Jon*_*han 7 group-by aggregate spark-dataframe
我有一个与此类似的问题,但由collect_list操作的列数由名称列表给出。例如:
scala> w.show
+---+-----+----+-----+
|iid|event|date|place|
+---+-----+----+-----+
| A| D1| T0| P1|
| A| D0| T1| P2|
| B| Y1| T0| P3|
| B| Y2| T2| P3|
| C| H1| T0| P5|
| C| H0| T9| P5|
| B| Y0| T1| P2|
| B| H1| T3| P6|
| D| H1| T2| P4|
+---+-----+----+-----+
scala> val combList = List("event", "date", "place")
combList: List[String] = List(event, date, place)
scala> val v = w.groupBy("iid").agg(collect_list(combList(0)), collect_list(combList(1)), collect_list(combList(2)))

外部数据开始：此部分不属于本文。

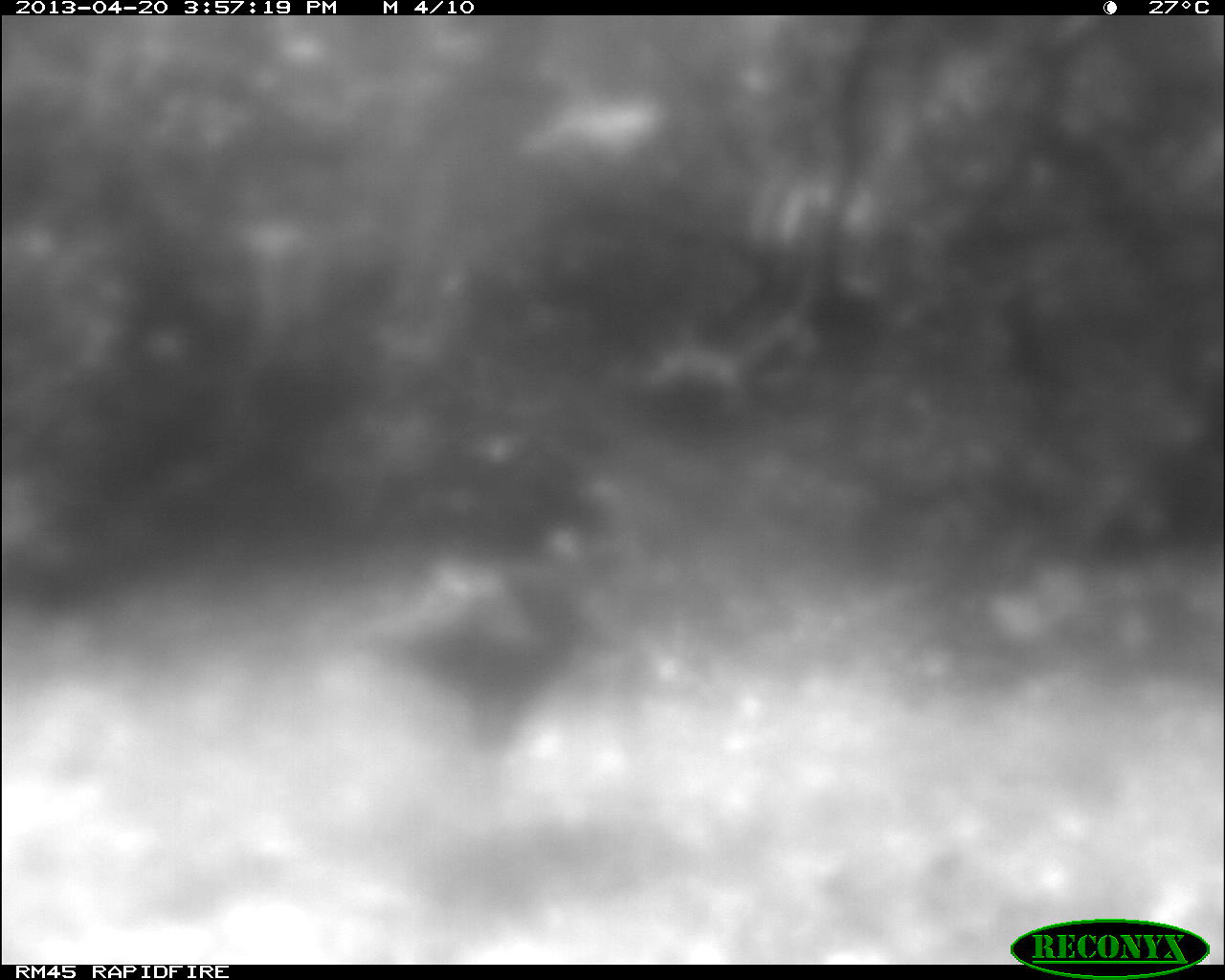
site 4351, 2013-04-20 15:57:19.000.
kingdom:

v: org.apache.spark.sql.DataFrame = [iid: string, collect_list(event): array<string> ... 2 more fields]
scala> v.show
+---+-------------------+------------------+-------------------+
|iid|collect_list(event)|collect_list(date)|collect_list(place)|
+---+-------------------+------------------+-------------------+
| B| [Y1, Y2, Y0, H1]| [T0, T2, T1, T3]| [P3, P3, P2, P6]|
| D| [H1]| [T2]| [P4]|
| C| [H1, H0]| [T0, T9]| [P5, P5]|
| A| [D1, D0]| [T0, T1]| [P1, P2]|
+---+-------------------+------------------+-------------------+
Run Code Online (Sandbox Code Playgroud)
有什么方法可以将collect_list应用于agg中的多个列,而无需事先知道combList中的元素数?
小智 2
您可以使用collect_list(struct(col1, col2)) AS元素。
例子:
df.select("cd_issuer", "cd_doc", "cd_item", "nm_item").printSchema
val outputDf = spark.sql(s"SELECT cd_issuer, cd_doc, collect_list(struct(cd_item, nm_item)) AS item FROM teste GROUP BY cd_issuer, cd_doc")
outputDf.printSchema
df
|-- cd_issuer: string (nullable = true)
|-- cd_doc: string (nullable = true)
|-- cd_item: string (nullable = true)
|-- nm_item: string (nullable = true)
outputDf
|-- cd_issuer: string (nullable = true)
|-- cd_doc: string (nullable = true)
|-- item: array (nullable = true)
| |-- element: struct (containsNull = true)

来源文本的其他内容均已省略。